Un monde de plus en plus instable

 

Cependant, malgré cette politique qui cherche à déstabiliser les puissances impérialistes, les discours et les annonces militaristes sur l’achat d’armement lourd et d’exercices militaires, la Russie ne semble pas vouloir d’un affrontement avec les occidentaux, en tout cas pour le moment. Ainsi, dans un entretien au journal italien Corriere Della Sera Poutine déclarait : « je pense que seulement un fou et seulement dans un rêve peut imaginer que la Russie pourrait attaquer soudainement l’OTAN ».

En effet, Poutine est conscient des risques qu’un tel affrontement impliquerait et que cela ne saurait être qu’un recours de dernière instance face à une situation où son régime n’aurait plus aucun autre choix.

Mais, une chose est sûre néanmoins, depuis le début de la crise en Ukraine le monde est rentré dans une situation de grande instabilité géopolitique. Un analyste militaire russe affirme dans les pages du New York Times : « tout le monde devrait comprendre que nous sommes en train de vivre dans un monde complètement différent depuis deux ans (…) Dans le monde, que nous avons perdu, il était possible d’organiser la sécurité des pays avec des traités, avec des mesures de confiance mutuelle (…) Maintenant, nous sommes arrivés à une situation complètement différente où en général la voie pour assurer la sécurité des pays est la dissuasion militaire  ».

La période d’après-Guerre Froide est finie. L’accélération du déclin relatif de l’hégémonie nord-américaine (les Etats-Unis n’arrivent plus à imposer leurs propres choix sans résistance) se combine avec le fait que des puissances régionales avec un grand poids géopolitique et militaire, comme la Russie, défient les puissances impérialistes sur certains terrains. Pour le moment Poutine est le dirigeant international qui le fait de la façon la plus ouverte.

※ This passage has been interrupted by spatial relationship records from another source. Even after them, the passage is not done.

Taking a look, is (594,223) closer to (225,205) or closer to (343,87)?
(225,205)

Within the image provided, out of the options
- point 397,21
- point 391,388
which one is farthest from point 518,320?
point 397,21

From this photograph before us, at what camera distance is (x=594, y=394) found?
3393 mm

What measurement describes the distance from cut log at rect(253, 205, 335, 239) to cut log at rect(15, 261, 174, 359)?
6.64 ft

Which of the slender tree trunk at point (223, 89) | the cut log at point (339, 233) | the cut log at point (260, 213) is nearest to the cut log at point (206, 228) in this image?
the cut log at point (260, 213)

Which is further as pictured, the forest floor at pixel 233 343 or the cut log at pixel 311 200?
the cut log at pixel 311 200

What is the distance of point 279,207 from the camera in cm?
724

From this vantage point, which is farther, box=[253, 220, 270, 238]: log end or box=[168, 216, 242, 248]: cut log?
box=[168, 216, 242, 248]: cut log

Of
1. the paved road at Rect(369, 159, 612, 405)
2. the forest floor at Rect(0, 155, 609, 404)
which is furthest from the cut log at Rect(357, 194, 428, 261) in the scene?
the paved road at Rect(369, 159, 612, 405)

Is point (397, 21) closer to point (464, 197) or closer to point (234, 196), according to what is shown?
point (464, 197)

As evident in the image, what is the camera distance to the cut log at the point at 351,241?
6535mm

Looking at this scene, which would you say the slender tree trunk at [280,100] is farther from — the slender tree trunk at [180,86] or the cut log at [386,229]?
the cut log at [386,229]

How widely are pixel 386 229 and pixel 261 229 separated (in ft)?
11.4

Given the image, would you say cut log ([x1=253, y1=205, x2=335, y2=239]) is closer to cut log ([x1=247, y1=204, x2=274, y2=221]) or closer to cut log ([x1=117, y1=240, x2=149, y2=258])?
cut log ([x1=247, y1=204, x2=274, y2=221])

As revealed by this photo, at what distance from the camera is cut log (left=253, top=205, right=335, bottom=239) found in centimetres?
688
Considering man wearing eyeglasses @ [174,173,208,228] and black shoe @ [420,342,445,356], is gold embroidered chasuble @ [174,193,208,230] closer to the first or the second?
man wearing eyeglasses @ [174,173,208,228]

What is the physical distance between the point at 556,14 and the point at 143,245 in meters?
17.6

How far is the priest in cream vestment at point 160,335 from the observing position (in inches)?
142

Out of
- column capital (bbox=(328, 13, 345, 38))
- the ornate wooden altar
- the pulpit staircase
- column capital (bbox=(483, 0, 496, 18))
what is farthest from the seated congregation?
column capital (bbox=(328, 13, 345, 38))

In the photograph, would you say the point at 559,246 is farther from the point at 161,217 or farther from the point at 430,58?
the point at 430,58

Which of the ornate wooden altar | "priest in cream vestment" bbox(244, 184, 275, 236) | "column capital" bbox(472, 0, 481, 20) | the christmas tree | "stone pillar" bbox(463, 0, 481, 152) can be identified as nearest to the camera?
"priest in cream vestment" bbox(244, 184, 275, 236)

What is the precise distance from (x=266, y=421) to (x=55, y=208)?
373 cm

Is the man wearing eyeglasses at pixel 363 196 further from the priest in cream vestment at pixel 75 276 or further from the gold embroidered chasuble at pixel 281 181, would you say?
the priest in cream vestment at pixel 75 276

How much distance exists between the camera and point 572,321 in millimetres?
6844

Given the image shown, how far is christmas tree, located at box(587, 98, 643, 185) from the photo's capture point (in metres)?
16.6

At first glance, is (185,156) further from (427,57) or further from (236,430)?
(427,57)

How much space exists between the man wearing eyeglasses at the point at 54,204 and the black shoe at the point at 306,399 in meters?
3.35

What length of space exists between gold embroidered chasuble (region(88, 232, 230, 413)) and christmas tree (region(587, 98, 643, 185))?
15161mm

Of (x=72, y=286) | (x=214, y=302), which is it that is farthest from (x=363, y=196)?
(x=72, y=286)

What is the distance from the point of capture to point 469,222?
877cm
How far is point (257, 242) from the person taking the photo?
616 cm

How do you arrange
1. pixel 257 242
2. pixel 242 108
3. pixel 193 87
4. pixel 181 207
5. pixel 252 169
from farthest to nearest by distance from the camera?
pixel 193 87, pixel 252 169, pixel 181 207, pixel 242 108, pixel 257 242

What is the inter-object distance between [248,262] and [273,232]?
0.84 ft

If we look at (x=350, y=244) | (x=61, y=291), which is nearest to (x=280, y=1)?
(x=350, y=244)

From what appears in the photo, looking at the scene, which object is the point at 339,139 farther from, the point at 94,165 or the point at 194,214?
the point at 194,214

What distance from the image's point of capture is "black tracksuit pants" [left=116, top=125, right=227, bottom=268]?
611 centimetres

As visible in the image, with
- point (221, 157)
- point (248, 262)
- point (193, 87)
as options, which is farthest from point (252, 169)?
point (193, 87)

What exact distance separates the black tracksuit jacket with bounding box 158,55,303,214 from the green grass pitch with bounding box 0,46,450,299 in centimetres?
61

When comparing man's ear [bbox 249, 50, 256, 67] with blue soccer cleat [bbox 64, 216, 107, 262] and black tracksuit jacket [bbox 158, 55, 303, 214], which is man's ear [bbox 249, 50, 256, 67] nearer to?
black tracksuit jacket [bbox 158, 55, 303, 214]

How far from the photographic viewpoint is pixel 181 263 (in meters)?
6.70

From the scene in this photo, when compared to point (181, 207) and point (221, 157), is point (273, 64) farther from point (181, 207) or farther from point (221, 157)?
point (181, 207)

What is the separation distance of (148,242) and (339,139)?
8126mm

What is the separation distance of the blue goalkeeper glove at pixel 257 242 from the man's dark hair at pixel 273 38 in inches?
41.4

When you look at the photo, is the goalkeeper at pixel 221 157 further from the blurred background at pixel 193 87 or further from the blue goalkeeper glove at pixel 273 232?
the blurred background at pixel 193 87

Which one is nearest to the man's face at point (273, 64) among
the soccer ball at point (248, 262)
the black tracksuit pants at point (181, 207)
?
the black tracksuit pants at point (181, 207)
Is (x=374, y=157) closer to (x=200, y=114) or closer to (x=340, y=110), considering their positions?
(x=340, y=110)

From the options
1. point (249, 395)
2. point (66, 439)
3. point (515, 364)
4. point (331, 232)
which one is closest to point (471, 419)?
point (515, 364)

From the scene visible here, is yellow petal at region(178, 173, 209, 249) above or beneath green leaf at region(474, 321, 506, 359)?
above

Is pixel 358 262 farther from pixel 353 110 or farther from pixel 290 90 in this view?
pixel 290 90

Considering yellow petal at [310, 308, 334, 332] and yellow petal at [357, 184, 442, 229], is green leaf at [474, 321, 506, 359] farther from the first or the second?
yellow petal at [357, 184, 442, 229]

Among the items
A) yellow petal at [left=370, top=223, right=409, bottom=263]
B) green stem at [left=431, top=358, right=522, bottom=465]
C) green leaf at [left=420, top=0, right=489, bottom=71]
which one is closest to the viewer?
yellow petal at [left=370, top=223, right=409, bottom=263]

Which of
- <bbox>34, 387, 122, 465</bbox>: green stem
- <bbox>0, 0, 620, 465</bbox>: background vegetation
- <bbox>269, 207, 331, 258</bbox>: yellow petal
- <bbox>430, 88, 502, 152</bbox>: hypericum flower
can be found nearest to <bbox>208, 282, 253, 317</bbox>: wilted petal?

Cependant, son opposition aux Etats-Unis n’a rien de progressiste, comme certains secteurs de gauche font croire. C’est le cas notamment de certaines fractions de gauche liées aux régimes d’Amérique latine dits « progressistes » comme Nicolas Maduro au Venezuela ou Rafael Correa en Equateur. Cela reflète en effet une vision simpliste qui considère que tout opposant aux Etats-Unis serait progressiste. La réalité c’est que sa politique grande-russe, antipopulaire et pro-capitaliste, au-delà d’un certain soutien au niveau national, lui empêche de gagner la sympathie des masses populaires à travers la planète (comme cela avait été le cas avec Hugo Chavez au Venezuela, malgré sa politique marquée par le nationalisme bourgeois). Ses alliances avec les pires groupes et partis d’extrême-droite en Europe en sont une autre preuve.

Contre les visions qui avaient effacé de l’horizon de la politique internationale les conflits entre les grandes puissances mondiales, nous devons constater que ces mouvements, prises de position et dissuasions militaires démontrent que le capitalisme c’est l’exploitation et la guerre. Pour les millions de travailleurs et travailleuses, pour la jeunesse et tous les opprimés les différentes options capitalistes et impérialistes ne représentent aucune alternative. Il leur faudra s’organiser pour lutter pour leurs propres intérêts économiques, sociaux et politiques.